Tuesday, May 17, 2011

Corporate tax Reform - some ideas

In addition to targeting “the (evil) rich”, loud noises are being made about businesses not paying “their fair share” of taxes. Without jumping into an argument over what could/would be considered “fair”, I’ll admit there *ARE* some problems with business taxation.

I will accept as fact that Corporate tax revenues are now at historical lows as a share of the economy. This is happening at a time when we face deficits and debt that are expected to grow to unsustainable levels. HOWEVER, the top statutory corporate tax rate is high, the average tax rate (the share of profits that companies actually pay in taxes) is substantially *lower* because of the tax code. This is due to a multitude of write-offs and ‘loophole’ advantages, implemented over the years, so corporations can reduce their taxes. And while I think U.S. corporate tax rates are WAY too high to be competitive on a global scale, when measured as a share of the economy, U.S. corporate tax receipts are somewhat low compared to other developed countries.

But, this is all about dealing with that nagging debt problem…

In ‘fairness’, some (not all) of the burden of helping us get out of this deficit mess will have to fall upon business. I’ll make the flat statement that *ALL* parts of the budget and the tax code, including corporate taxes, should contribute to deficit reduction. This will require across-the-board reform of the tax code itself.

Now, I’m on record as supporting the Fair Tax for a variety of reasons. (The application of true ‘Fairness’ into the tax code itself is the biggest.) But since doing the Right Thing - moving from income tax to consumption tax via the Fair Tax – is unlikely in our current political environment, here’s a few suggestions for what to do under the current set of rules.

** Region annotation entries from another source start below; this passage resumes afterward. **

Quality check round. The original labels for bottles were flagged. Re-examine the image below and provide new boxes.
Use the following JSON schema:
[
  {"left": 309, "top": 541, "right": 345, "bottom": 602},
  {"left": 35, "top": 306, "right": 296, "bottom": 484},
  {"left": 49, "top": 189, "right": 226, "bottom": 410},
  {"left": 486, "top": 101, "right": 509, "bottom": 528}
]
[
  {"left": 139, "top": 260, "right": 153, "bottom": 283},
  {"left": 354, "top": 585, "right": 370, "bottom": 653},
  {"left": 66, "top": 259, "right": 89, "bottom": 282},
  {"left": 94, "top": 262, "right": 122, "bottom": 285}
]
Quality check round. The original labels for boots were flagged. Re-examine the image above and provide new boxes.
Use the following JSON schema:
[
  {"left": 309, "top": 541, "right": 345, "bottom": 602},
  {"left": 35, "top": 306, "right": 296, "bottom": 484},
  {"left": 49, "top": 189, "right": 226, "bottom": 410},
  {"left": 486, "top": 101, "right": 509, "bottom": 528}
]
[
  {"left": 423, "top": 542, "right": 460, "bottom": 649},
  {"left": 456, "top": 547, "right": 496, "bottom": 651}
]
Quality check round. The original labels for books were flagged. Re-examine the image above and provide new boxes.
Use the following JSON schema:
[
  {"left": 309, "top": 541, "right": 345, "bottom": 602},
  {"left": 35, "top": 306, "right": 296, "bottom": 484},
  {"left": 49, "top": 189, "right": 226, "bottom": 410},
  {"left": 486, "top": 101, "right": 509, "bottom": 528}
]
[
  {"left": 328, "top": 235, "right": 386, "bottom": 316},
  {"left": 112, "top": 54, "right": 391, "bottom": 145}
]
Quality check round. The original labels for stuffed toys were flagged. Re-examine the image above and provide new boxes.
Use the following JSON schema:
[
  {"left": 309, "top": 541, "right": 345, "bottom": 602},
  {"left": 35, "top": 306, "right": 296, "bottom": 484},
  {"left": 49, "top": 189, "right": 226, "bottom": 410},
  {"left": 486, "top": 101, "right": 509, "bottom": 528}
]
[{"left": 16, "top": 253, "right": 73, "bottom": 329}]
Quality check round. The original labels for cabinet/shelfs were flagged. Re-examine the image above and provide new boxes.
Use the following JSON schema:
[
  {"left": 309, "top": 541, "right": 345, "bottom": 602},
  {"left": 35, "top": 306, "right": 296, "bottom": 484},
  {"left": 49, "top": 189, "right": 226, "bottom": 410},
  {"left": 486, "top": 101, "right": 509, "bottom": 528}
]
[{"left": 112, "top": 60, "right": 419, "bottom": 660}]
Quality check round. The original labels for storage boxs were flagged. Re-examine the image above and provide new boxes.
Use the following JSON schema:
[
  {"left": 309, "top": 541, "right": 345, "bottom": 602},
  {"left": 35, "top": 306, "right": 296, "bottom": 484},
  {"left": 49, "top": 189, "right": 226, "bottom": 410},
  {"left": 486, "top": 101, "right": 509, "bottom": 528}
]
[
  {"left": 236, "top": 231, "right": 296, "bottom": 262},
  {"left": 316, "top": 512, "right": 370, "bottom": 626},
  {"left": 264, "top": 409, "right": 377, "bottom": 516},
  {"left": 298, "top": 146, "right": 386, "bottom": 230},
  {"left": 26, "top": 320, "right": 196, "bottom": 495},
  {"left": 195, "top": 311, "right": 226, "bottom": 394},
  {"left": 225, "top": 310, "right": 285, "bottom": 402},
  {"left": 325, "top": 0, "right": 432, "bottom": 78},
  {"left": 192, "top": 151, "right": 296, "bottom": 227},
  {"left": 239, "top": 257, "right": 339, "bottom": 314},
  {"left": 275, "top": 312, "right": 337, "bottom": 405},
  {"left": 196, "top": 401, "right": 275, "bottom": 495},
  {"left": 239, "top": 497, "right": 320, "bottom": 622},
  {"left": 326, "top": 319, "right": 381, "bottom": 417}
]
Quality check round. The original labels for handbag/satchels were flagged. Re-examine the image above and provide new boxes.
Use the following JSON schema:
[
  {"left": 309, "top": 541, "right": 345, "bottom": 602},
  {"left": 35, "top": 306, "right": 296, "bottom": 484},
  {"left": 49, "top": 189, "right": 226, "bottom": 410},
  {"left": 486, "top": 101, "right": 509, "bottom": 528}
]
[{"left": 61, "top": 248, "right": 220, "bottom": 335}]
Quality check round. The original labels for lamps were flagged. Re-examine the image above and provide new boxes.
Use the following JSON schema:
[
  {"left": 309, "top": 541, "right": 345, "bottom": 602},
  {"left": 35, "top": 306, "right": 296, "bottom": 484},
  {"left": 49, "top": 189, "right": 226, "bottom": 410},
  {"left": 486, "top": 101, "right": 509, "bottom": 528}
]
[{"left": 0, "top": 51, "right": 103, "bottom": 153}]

1. Reduce the tax code’s bias towards debt financing. The current corporate tax code encourages corporations to finance their investments with debt (by issuing bonds) rather than equity (by selling stock). This encourages corporations to rely excessively on debt, which, as the recent financial crisis demonstrated, poses risks for both the firms and the broader economy. It’s not good for individuals *or* business to rely on debt. The tax code should be more even-handed in treating these two types of financing. And it goes without saying that reversing the recent trend in ignoring bond holders and shareholders (e.g. the GM debacle) must *never* happen again.

2. Reduce the tax code’s bias in favor of overseas investments. U.S. multinationals pay much lower taxes on profits from their overseas investments than on profits from their domestic investments. That gives corporations a strong incentive to shift economic activity and income from the United States to other countries. Policymakers should address aspects of the corporate tax code that allow so much business activity to escape taxation and that favor foreign investments over domestic ones.

3. Improve economic efficiency by reducing special preferences. This is the absolute height of ‘fairness’… The existing corporate tax code taxes different kinds of corporate investments at very different rates. This “un-level playing field” encourages businesses to choose among investments in a large part based on their tax benefits, instead of making those decisions based entirely on investments’ real economic value. Policymakers should level the playing field.

4. Provide neutral treatment of corporate and non-corporate businesses. Over time, various policy changes have made it easier for companies to enjoy the benefits of corporate status without being subject to the corporate income tax. Reform should reflect the principle that firms engaging in similar activities and enjoying similar legal benefits should be taxed at similar rates… just add more ‘Fairness’ again.

5. Take specific steps to discourage tax sheltering. If policymakers lower the statutory corporate tax rate to *well* below the top individual tax rate, they should also establish safeguards to prevent high-income individuals from sheltering their income in corporations in order to pay taxes at a lower rate. Again, level the playing field: more fairness.

That’s a few points. I think they make sense. A lot of folks won’t like them, but that’s because they’ve been given advantages over others. Favoring one group over another is WRONG – it just isn’t fair.

Of course, if we can develop the courage to dump the existing tax code entirely and shift to the Fair Tax, none of this would be necessary.

- Steve

1 comment:

  1. You're right - the Fair Tax is a dead issue.

    But regarding corporate income taxes, I've consistantly argued there shouldn't be any. For the life of me, I can't understand how you can justify taxing corporate profits twice: once when they are earned, and once again when they are distributed as dividends.